» ИСХОДНЫЙ ТЕКСТ:
Евгений Водолазкин: в жизни столько неожиданностей и юмора
Ну что, я вас поздравляю с премьерой. Как ощущения?
Ну, ощущения нормальные: это уже не первая книга. Первая презентация прошла, был даже пресс-завтрак, и мы очень хорошо поговорили с журналистами. Знаете, когда одна и та же вещь повторяется, всё притупляется, и, в общем, я достаточно спокойно себя чувствую в этой ситуации. На самом деле, если разобраться, то человек, по большому счёту, всю жизнь пишет одну книгу, и она связана с авторской личностью. Есть в ней главы более интересные, менее интересные, но всё это — движение одного и того же текста.
Я как раз хотела спросить: у вас есть неисторический исторический роман, нефантастический фантастический роман. Предыдущий роман был о памяти. Это всё разные вселенные, объединённые модусом автора, и в новой книге его личность чувствуется: развивается тема памяти и нашего к ней отношения, как мы интерпретируем то, что восприняли. А как бы вы сами определили жанр «Последнего дела майора Чистова»?
Если в традиции «Лавра», то — недетективный детектив. На самом деле он детективный — в том смысле, что главный герой занимается захватывающими поисками души, а в конечном счёте — самого себя. И тут сходится несколько линий. Вот почему возник Иван Иваныч и тема искусственного интеллекта. Я не любитель писать на распространённые темы, а тут она не просто распространённая...
...она в мейнстриме.
Да. Я попытался говорить о душе, среди прочего, со стороны искусственного интеллекта. И здесь понятно, что пропасть между одушевлённым и неодушевлённым непреодолима. Знаете, у древних греков была поговорка: «Многознание не учит разуму».
И Иван Иваныч — её иллюстрация.

» ЗАДАНИЕ A:
Процитируйте фрагмент интервью с Евгением Водолазкиным: всё, начиная со слов «Если в традиции» и вплоть до слов «Иваныч — её иллюстрация.».

» Строки из коллекции:
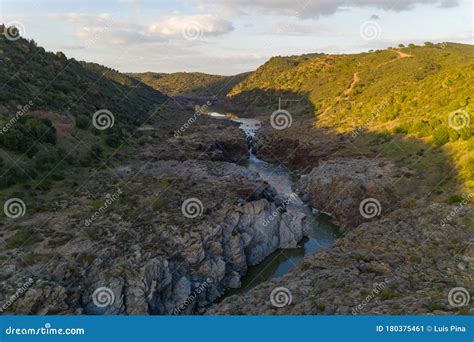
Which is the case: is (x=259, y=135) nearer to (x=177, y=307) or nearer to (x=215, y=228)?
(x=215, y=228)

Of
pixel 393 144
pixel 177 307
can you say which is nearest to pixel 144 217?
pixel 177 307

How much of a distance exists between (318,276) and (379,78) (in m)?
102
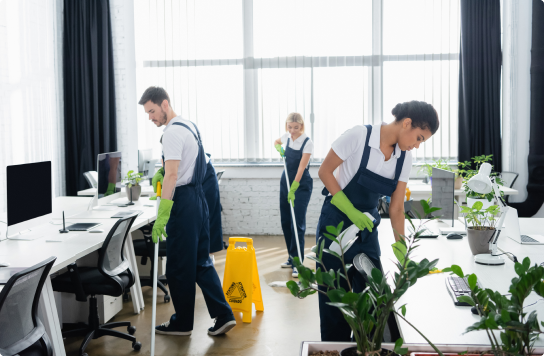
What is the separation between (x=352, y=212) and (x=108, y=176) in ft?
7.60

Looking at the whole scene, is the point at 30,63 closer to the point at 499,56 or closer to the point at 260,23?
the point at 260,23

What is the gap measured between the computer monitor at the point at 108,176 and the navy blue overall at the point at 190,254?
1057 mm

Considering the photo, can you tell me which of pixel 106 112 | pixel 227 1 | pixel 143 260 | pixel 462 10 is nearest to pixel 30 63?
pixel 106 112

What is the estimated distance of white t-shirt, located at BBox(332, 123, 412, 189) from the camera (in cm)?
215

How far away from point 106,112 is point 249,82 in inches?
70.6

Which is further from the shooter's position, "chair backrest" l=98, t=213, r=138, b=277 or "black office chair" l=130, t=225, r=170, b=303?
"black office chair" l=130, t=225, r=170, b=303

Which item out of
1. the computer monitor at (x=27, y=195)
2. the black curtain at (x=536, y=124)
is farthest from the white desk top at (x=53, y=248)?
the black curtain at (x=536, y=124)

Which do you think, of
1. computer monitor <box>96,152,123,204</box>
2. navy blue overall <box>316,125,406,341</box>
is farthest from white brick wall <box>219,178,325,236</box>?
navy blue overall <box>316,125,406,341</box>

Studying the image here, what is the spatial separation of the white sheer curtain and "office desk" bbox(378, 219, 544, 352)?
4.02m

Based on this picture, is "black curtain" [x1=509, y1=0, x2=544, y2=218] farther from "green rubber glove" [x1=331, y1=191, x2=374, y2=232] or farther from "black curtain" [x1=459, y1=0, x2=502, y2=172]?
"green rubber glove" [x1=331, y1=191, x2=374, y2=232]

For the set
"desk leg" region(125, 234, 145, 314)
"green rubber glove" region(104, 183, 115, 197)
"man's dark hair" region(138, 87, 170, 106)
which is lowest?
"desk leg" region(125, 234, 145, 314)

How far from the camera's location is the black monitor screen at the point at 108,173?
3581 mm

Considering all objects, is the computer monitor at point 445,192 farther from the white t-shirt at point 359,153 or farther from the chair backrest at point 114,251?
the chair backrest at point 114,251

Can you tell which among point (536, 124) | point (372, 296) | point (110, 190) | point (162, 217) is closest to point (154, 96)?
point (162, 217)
* * *
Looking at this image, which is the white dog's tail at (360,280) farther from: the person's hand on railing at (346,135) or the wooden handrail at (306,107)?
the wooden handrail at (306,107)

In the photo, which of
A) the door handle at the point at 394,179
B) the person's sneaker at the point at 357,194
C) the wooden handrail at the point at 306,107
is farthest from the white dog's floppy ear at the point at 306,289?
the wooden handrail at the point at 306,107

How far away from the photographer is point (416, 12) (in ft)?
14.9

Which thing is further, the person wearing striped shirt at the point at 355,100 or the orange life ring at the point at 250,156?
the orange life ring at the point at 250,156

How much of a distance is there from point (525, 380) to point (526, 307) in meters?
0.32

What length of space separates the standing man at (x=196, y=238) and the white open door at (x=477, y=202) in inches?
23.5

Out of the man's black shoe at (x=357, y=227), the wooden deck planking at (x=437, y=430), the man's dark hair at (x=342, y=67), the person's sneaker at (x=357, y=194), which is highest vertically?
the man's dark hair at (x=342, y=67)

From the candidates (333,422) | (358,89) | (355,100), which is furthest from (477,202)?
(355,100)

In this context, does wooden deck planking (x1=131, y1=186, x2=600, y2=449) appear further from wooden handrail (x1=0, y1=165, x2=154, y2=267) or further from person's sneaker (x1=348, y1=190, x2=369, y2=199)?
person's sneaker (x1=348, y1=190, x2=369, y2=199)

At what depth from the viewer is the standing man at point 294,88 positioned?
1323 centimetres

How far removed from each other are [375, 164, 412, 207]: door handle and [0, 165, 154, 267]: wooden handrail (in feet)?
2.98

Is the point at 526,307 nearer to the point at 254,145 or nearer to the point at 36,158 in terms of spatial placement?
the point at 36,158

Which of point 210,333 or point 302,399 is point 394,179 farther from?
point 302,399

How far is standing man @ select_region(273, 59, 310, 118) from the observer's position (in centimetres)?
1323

» ЗАДАНИЕ B:
Покажите все строки, в которых встречается слово «monitor».

» ПОЛНОЕ РЕШЕНИЕ A:
Если в традиции «Лавра», то — недетективный детектив. На самом деле он детективный — в том смысле, что главный герой занимается захватывающими поисками души, а в конечном счёте — самого себя. И тут сходится несколько линий. Вот почему возник Иван Иваныч и тема искусственного интеллекта. Я не любитель писать на распространённые темы, а тут она не просто распространённая...
...она в мейнстриме.
Да. Я попытался говорить о душе, среди прочего, со стороны искусственного интеллекта. И здесь понятно, что пропасть между одушевлённым и неодушевлённым непреодолима. Знаете, у древних греков была поговорка: «Многознание не учит разуму».
И Иван Иваныч — её иллюстрация.

» ПОЛНОЕ РЕШЕНИЕ B:
What is the gap measured between the computer monitor at the point at 108,176 and the navy blue overall at the point at 190,254?
1. the computer monitor at (x=27, y=195)
1. computer monitor <box>96,152,123,204</box>
How far from the camera's location is the black monitor screen at the point at 108,173?
Considering all objects, is the computer monitor at point 445,192 farther from the white t-shirt at point 359,153 or farther from the chair backrest at point 114,251?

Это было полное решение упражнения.